Johnson Matthey PLC is selling its gold and silver refineries for £118 million as the company shifts its attention to its core chemicals and technology operations.
Japan’s Asahi Holdings will take control over the plants in Salt Lake City, USA and Brampton in Canada, which employ around 340 people. Those facilities melt down old jewelry, mining ore and discarded industrial materials into gold and silver bars.
For the full-year ended March, the refineries reported sales of £44 million, with returns of approximately 25%. However, for the half-year Johnson Matthey posted a 23%-sales decline in those businesses due to lower prices and described the environment as “challenging.”
Johnson Matthey did not specify weather plunging gold and silver prices influenced its decision to dispose of the refineries. The metals have lost 12% and 18% since March, respectively, as the US dollar strengthened amid recovery in the worlds biggest economy.

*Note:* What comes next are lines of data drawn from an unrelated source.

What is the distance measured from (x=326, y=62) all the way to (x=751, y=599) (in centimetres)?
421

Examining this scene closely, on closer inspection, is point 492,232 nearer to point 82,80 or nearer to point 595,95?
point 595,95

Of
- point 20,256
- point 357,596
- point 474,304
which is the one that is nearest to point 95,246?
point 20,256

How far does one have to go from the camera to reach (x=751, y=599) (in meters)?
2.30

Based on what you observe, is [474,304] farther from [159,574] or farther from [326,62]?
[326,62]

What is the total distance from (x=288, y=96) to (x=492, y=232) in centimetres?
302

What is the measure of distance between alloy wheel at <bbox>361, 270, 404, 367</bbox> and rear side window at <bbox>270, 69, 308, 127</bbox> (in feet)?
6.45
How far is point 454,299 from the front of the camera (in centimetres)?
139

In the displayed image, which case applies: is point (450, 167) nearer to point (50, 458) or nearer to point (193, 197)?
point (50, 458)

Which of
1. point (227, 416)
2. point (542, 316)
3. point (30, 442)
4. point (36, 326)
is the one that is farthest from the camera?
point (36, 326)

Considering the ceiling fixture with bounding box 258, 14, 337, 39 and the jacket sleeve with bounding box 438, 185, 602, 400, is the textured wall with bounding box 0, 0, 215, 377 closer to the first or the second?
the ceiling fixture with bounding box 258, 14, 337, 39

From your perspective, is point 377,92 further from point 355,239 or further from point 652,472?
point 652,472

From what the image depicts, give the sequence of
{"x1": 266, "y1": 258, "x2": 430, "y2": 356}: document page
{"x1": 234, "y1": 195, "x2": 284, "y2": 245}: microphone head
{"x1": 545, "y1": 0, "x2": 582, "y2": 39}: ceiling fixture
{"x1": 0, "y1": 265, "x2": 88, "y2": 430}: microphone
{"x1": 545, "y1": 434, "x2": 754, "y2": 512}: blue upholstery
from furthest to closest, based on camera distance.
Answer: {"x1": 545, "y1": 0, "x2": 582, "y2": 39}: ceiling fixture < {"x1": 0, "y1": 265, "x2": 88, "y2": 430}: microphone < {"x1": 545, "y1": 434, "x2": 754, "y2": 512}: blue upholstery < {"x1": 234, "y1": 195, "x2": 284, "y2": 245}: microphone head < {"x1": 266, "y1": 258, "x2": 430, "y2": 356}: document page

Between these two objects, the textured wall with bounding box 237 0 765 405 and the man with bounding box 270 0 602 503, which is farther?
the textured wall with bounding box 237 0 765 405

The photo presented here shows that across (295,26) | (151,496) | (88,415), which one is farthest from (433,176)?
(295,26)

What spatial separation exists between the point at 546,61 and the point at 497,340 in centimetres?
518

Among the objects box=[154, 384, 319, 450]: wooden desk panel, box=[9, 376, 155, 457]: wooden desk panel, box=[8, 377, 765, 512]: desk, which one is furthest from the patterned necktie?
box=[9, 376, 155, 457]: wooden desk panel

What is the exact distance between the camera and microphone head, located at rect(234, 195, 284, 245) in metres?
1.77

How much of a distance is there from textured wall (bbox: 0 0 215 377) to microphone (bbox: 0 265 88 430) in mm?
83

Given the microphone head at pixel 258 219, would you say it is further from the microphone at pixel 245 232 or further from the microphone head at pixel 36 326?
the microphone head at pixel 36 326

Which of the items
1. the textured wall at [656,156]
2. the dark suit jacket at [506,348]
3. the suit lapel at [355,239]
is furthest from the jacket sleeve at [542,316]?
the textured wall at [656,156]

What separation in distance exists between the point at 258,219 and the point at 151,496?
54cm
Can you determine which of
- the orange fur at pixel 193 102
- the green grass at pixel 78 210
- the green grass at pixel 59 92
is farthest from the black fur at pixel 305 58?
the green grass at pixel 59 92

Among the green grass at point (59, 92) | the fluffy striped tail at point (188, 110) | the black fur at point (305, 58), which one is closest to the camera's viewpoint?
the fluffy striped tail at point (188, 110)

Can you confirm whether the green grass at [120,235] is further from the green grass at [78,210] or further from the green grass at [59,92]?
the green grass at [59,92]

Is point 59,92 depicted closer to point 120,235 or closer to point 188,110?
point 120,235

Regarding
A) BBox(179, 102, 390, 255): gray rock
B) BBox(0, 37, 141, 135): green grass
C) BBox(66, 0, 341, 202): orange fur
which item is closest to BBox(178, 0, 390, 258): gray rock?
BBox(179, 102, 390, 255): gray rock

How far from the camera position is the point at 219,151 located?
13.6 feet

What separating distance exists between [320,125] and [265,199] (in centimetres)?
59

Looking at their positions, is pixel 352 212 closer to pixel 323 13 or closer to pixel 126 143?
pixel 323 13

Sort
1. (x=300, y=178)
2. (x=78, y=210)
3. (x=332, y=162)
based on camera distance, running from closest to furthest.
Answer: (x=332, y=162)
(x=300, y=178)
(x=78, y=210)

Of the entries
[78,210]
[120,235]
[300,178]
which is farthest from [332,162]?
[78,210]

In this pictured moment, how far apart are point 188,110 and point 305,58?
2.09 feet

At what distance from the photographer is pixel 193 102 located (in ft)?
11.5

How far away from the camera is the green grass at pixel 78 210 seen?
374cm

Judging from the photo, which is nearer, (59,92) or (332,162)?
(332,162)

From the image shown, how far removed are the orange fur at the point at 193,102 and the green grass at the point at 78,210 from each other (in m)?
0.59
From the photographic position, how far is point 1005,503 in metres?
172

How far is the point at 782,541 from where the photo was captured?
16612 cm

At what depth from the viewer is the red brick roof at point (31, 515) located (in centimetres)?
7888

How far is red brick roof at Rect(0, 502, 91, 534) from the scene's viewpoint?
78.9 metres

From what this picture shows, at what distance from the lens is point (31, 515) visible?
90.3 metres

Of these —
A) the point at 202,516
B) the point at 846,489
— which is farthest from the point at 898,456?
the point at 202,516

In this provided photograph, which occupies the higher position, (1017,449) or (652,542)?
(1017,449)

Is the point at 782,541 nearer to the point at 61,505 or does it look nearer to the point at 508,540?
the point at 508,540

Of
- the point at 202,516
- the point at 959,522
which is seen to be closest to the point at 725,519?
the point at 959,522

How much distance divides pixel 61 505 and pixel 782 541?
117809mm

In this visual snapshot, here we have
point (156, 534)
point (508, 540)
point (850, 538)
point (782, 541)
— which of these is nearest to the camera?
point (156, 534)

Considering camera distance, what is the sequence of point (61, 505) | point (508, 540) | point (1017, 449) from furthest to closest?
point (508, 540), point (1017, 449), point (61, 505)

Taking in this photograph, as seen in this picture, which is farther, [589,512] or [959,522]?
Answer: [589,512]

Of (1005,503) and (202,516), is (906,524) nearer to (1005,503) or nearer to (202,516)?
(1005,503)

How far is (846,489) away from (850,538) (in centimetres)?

“We think this is a sensible move given the midterm outlook for gold/silver prices remains unpromising and there are few synergies with the rest of the group,” said Adam Collins, analyst at Liberum, cited by the Financial Times.
Johnson Mattheys CEO Robert MacLeod said the sale of the refineries is a part of the companys “long term strategy” to shift its focus on utilizing its know-how in chemicals in order to provide high technology solutions.
Under that plan, Johnson Matthey will retain its platinum production facilities in UK and the US, as they have substantial importance for the companys leading catalyst manufacturing businesses. In the past few years, Johnson Matthey has made efforts to be seen as an advanced materials company and not another maker of gold and silver bullion.
The all-cash agreement is expected to close by the end of March 2015.
In Ocbtober, Johnson Matthey said it is buying Clariants energy storage division for £46 million, marking its third acquisition in the segment within two years.
Johnson Matthey PLC lost 2.50% on Friday and closed at GBX 3 201 in London. On Monday the stock gained 1.47% to trade at GBX 3 248 at 14:41 GMT, marking a one-year increase of 2.78%. The company is valued at £6.56 billion. According to the Financial Times, the 13 analysts offering 12-month price targets for have a median target of GBX 3 600, with a high estimate of GBX 4 050 and a low estimate of GBX 2 900. The median estimate represents a 12.46% increase from the last close price of GBX 3 201.